In early November an article was published in “Nature” which claimed a great victory for modern medicine. Two years ago, a boy with bullous epidermolysis underwent a transgenic skin transplant which was grown from his own cells. Today he lives a normal life and goes to school.
Bullous epidermolysis is a congenital genetic disease that was previously considered incurable. The complexity of genetic disease therapy is that the disease is “programmed” into the patient’s DNA and therefore it is necessary to correct errors in the nucleotide sequence in all of the cells of the diseased tissue in order to cure it.
The skin of patients with bullous epidermolysis is prone to damage even with insignificant physical contact. Disruption of the LAMB3 gene leads to the outer layer of the skin exfoliating due to the destruction of the connection with the dermis. This increases the risk of developing infectious diseases or cancer.

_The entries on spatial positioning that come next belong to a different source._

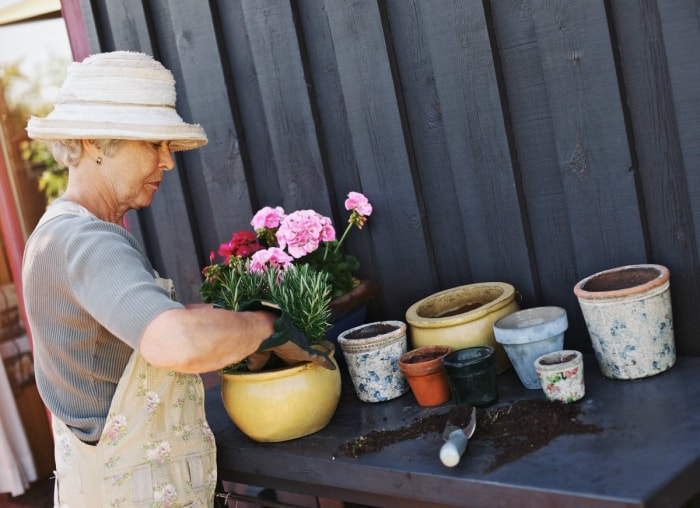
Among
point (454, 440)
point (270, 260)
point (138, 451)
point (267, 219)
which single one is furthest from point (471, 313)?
point (138, 451)

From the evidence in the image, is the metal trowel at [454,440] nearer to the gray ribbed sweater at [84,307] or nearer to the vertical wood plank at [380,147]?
the gray ribbed sweater at [84,307]

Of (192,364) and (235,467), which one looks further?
(235,467)

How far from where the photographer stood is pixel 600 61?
6.77 ft

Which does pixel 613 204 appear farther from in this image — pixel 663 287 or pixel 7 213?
pixel 7 213

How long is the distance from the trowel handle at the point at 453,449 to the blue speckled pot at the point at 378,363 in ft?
1.56

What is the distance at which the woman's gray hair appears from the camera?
1.99 metres

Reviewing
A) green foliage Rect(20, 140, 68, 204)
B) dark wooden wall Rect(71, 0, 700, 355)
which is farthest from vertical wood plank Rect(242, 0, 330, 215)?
green foliage Rect(20, 140, 68, 204)

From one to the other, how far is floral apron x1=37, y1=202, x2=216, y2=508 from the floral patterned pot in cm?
87

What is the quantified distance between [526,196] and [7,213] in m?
3.04

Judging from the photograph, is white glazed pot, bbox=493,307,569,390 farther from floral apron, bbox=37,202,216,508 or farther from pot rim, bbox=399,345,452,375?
floral apron, bbox=37,202,216,508

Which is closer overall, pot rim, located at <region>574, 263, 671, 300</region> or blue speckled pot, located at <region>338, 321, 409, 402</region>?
pot rim, located at <region>574, 263, 671, 300</region>

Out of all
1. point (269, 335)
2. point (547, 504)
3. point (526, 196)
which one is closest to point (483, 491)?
point (547, 504)

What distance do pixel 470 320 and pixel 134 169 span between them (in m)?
0.93

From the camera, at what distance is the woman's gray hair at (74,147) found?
199 centimetres
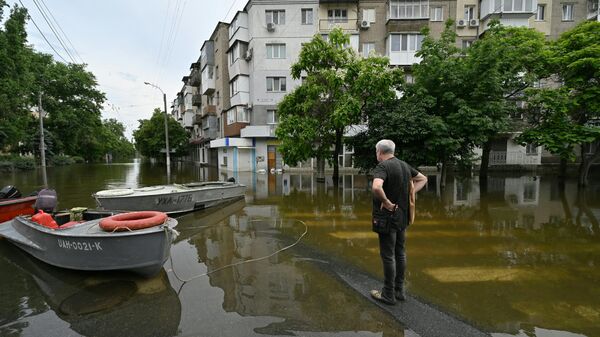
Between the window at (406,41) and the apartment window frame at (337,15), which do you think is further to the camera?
the apartment window frame at (337,15)

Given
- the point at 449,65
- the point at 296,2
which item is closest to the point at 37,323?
the point at 449,65

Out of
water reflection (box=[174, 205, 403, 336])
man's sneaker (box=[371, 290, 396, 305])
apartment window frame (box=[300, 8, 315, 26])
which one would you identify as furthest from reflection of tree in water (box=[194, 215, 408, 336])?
apartment window frame (box=[300, 8, 315, 26])

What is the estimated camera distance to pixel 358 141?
15398mm

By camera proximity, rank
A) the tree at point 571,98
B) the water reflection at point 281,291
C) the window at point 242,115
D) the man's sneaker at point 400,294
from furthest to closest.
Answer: the window at point 242,115
the tree at point 571,98
the man's sneaker at point 400,294
the water reflection at point 281,291

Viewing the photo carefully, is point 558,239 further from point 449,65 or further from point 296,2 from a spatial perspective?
point 296,2

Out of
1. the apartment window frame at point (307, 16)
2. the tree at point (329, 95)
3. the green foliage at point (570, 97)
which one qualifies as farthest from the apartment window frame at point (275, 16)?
the green foliage at point (570, 97)

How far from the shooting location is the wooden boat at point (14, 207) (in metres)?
7.81

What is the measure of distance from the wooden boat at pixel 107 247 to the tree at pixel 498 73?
42.9 ft

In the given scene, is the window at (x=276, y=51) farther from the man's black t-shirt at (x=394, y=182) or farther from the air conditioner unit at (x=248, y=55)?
the man's black t-shirt at (x=394, y=182)

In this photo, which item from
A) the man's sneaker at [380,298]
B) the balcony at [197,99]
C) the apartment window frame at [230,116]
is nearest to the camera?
the man's sneaker at [380,298]

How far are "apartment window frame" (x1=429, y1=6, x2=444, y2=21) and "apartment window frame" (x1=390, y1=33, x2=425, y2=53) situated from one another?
7.51ft

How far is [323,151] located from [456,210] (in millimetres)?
8256

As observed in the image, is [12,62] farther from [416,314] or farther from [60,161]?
[60,161]

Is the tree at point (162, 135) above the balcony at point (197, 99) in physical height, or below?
below
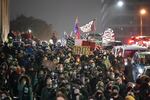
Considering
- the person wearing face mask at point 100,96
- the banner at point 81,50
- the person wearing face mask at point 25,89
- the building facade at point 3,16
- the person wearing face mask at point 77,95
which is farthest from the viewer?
the building facade at point 3,16

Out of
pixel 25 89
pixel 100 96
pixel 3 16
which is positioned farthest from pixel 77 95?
pixel 3 16

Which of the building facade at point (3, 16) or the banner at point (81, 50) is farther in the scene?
the building facade at point (3, 16)

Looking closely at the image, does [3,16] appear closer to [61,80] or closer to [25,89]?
[61,80]

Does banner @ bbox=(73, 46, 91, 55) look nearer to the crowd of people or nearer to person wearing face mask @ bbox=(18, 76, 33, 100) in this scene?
the crowd of people

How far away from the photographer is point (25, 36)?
39312 mm

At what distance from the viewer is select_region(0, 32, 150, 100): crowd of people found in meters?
17.9

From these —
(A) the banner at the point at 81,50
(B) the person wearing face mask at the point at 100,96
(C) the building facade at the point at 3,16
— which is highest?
(C) the building facade at the point at 3,16

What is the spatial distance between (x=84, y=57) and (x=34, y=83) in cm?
851

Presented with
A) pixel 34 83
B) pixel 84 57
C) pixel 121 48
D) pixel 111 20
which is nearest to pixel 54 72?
pixel 34 83

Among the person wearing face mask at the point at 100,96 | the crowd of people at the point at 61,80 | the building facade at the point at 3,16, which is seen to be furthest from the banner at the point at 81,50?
the building facade at the point at 3,16

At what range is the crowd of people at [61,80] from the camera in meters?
17.9

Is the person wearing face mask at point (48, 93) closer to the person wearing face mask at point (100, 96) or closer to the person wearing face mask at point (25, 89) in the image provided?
the person wearing face mask at point (25, 89)

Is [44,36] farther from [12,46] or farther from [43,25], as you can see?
[12,46]

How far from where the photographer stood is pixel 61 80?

In June 2015, a seven-year-old child in critical condition was taken to the Children’s Hospital of Ruhr University in Bochum, Germany. More than 60% of his skin was damaged and sepsis had begun. Seven years before the disease was under control but now a critical moment had come.
Special baths, ointments, antibiotics, and painkillers did not help. Artificial analogues and skin transplanted from the father did not take root. Five weeks of intensive therapy did not work and the boy was dying. The last chance was a genetic experiment that had never been used before.
A four centimeter biopsy of the patient’s epidermis was taken. The sample was sent to an Italian laboratory in Modena. With the help of a modified virus, working copies of the LAMB3 gene were introduced into the genome of all the affected tissue cells. The genetic changes only affected the skin and therefore did not affect the functions of the rest of the body.
Modified epidermal cells were grown and then layered in a certain thickness in a protein gel. It was necessary to grow almost three square meters of skin for the seven year old child.
Transgenic tissue was placed in areas with open skin. It took root in about two weeks. Gradually sweat and sebaceous glands formed and hair began to grow.
The changing of the stem cell’s genome taken from the patient’s tissue was the basis for a successful experiment and operation. The future production of healthy cells is a result of this alteration.
So far, an open question remains: is the newly grown skin more susceptible to the development of cancer. After rehabilitation, the boy is undergoing regular examinations and shows no signs of malignant changes. Scientists and doctors believe that the skin will remain healthy throughout the life of the patient.
Studies in the field of tissue genome editing are ongoing and several new clinical trials have already been launched.